The facts, statements, and circumstances so far mentioned make it abundantly clear that the Councilors and past Mayor who voted for the Series 2007 bond issue must have known, or should have known, that the City couldn’t afford to pay for it from “standard bond practice” excise taxes even if the economy hadn’t deteriorated further, which of course, it has!
More recently, on March 10, 2009, I sent an e-mail to Interim City Manager Alison Zelms asking the following question (after an introductory comment): “…would I be close if I guesstimated that the City was paying somewhere between $1.0 million and $1.5 million out of the Wastewater Enterprise Fund to augment revenues in order to make debt service on all outstanding bond issues combined?”
Alison’s e-mailed answer dated March 11, 2009 stated: “Rick, You are correct, it was planned to pay about $1 to $1.5 million from reserves – about $1.3. That is, of course, dependent on whether all the projects in the 5 year outlook end up coming in at current costs, on time, etc…”

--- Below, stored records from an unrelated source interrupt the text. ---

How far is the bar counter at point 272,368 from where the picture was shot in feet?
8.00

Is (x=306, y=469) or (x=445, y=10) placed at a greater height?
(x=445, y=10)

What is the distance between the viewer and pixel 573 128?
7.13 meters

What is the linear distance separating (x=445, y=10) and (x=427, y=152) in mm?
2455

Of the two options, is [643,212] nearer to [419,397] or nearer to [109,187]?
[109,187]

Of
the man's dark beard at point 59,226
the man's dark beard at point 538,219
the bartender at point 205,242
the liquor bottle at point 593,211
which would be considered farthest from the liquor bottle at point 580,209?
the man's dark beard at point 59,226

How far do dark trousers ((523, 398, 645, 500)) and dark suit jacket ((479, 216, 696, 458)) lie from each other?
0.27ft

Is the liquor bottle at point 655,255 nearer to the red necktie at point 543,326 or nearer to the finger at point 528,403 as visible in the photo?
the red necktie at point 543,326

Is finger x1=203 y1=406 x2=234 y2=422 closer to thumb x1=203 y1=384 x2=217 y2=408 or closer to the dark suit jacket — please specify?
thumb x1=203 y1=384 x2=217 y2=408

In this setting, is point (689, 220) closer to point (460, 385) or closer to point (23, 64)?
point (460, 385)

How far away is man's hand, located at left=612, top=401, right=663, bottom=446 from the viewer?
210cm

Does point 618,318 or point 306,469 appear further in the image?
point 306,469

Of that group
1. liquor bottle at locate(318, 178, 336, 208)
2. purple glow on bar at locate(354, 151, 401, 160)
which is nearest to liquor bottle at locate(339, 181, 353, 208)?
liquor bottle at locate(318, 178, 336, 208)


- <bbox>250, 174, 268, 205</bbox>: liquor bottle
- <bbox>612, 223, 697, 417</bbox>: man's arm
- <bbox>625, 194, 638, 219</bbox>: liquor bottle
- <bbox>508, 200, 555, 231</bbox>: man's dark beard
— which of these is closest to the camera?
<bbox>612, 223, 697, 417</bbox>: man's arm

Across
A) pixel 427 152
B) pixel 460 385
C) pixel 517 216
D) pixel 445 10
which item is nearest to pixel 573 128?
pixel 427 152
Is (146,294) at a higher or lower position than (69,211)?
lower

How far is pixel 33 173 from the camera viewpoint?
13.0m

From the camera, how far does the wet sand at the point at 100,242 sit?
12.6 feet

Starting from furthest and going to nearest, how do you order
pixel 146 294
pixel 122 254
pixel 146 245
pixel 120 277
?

This admission by Alison Zelms comports with the admission sent to Terry Nash by Eric Levitt on January 16, 2008. Both Alison Zelms’ e-mail and Eric Levitt’s e-mail, when read together in light of Eric Levitt’s comments to Council on July 24, 2007, and in light of the accounting reconciliation of the City’s Books by Terry Nash and the City Auditor’s letter of “significant [accounting] deficiencies,” make it unequivocally clear that the City has not been able to make debt service on the Series 2007 bond issue since day one and knew it wouldn’t be able to do so before voting to obligate itself to an unnecessary debt.

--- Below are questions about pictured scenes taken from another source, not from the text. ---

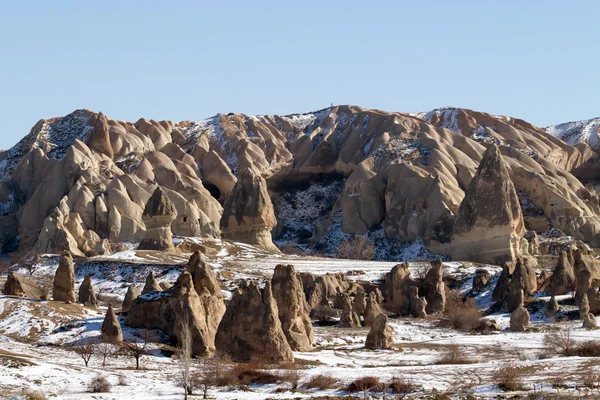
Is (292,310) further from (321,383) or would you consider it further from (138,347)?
(321,383)

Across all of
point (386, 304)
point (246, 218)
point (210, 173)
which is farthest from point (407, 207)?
point (386, 304)

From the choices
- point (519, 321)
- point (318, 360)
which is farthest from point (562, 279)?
point (318, 360)

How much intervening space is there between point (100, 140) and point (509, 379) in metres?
→ 110

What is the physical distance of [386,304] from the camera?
64250 mm

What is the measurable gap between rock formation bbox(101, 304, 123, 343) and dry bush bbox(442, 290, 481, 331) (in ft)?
61.1

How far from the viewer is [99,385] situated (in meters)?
30.6

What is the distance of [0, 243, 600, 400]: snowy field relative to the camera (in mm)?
30422

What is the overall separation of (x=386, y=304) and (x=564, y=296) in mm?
9765

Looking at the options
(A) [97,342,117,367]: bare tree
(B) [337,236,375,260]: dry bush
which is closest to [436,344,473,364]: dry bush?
(A) [97,342,117,367]: bare tree

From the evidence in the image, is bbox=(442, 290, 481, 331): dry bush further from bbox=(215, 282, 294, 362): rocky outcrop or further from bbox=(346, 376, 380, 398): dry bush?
bbox=(346, 376, 380, 398): dry bush

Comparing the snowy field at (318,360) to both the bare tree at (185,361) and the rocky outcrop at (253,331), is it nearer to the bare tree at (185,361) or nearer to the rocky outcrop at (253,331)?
the bare tree at (185,361)

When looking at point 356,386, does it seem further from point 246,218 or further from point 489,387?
point 246,218

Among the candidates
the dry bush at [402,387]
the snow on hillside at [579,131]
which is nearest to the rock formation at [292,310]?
the dry bush at [402,387]

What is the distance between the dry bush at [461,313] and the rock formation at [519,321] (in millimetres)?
1611
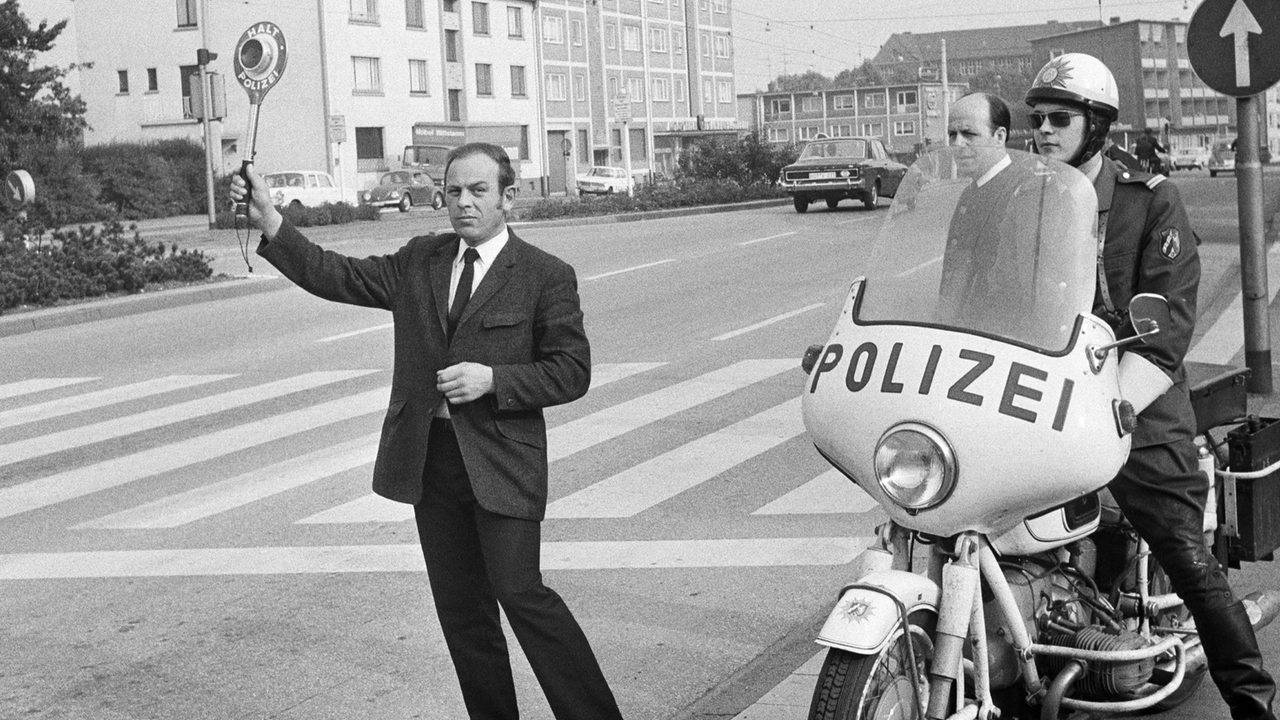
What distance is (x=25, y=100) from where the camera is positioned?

Again, I reiterate, the members of the October 23, 2007 Council meeting who voted in favor of the Authorization Resolution for the Series 2007 bond issue either knew, or should have known, of their dangerous folly! If the latter is the case, those who voted for the Authorization Resolution were likely derelict in their duties to the citizen’s of Sedona. If the former was the case, then we need a formal investigation of the affirmative voting member’s reasons! The latter statement begs another question, made in light of the fact that Eric Levitt testified to the City Council at the October 23, 2007 Council meeting, just before councilor Scagnelli made the motion to approve the Series 2007 bond issue Authorization Resolution, that: “City Management Staff has structured a financing that will be able to complete the Chapel sewer without adversely impacting the reserves.” Since this statement was patently false, why was it made?

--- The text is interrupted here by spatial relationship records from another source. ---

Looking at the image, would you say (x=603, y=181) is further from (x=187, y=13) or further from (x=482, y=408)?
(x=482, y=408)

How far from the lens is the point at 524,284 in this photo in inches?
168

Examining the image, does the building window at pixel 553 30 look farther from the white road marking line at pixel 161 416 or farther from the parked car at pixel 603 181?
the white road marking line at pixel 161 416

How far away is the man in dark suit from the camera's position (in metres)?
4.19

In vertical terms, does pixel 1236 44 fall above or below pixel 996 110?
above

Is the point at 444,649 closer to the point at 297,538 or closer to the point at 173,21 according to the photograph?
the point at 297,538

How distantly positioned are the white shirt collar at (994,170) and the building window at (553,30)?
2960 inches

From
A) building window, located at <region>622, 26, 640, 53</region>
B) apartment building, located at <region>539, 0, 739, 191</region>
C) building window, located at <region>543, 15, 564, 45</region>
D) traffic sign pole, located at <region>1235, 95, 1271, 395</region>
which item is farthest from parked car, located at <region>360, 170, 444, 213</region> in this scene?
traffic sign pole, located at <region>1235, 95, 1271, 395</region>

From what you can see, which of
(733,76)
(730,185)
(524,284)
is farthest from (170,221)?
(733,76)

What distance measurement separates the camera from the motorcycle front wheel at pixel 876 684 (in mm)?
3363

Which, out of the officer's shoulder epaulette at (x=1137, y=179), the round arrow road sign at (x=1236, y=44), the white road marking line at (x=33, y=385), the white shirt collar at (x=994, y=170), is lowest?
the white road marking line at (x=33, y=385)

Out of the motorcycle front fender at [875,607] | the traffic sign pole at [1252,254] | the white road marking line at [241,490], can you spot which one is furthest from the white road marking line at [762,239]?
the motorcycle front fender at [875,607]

This statement by Eric Levitt is diametrically opposed to what he said on July 24, 2007, and contradicts what he admitted to Terry Nash that he had to do to make debt service just seven weeks after the bond issue was funded, and contradicts what Alison Zelms has admitted is still going on to this day. Who pressured Eric Levitt into making that public statement? Its significance is that he, and the Council members who voted for the Series 2007 bond obligation, should have known at the time, that the City could NOT make debt service without impacting the reserves. Now, our revenues are tumbling catastrophically and our capital reserves are being decimated. God forbid anyone who voted us into this debacle should ever become Mayor of Sedona!
To date, Sedona still has NOT been able to make a single monthly interest (only) payment, much less make any principal reductions, on its last bond issue without dipping into the Wastewater Enterprise Fund which is now seriously deficient…just when huge rehabilitation of the City’s plant is desperately needed. Wait until you see the report being prepared by Carollo Engineers on the costs to upgrade our dilapidated wasterwater treatment plant. Strangely enough, this delivery of this report to the City has been delayed until just AFTER the election. How convenient.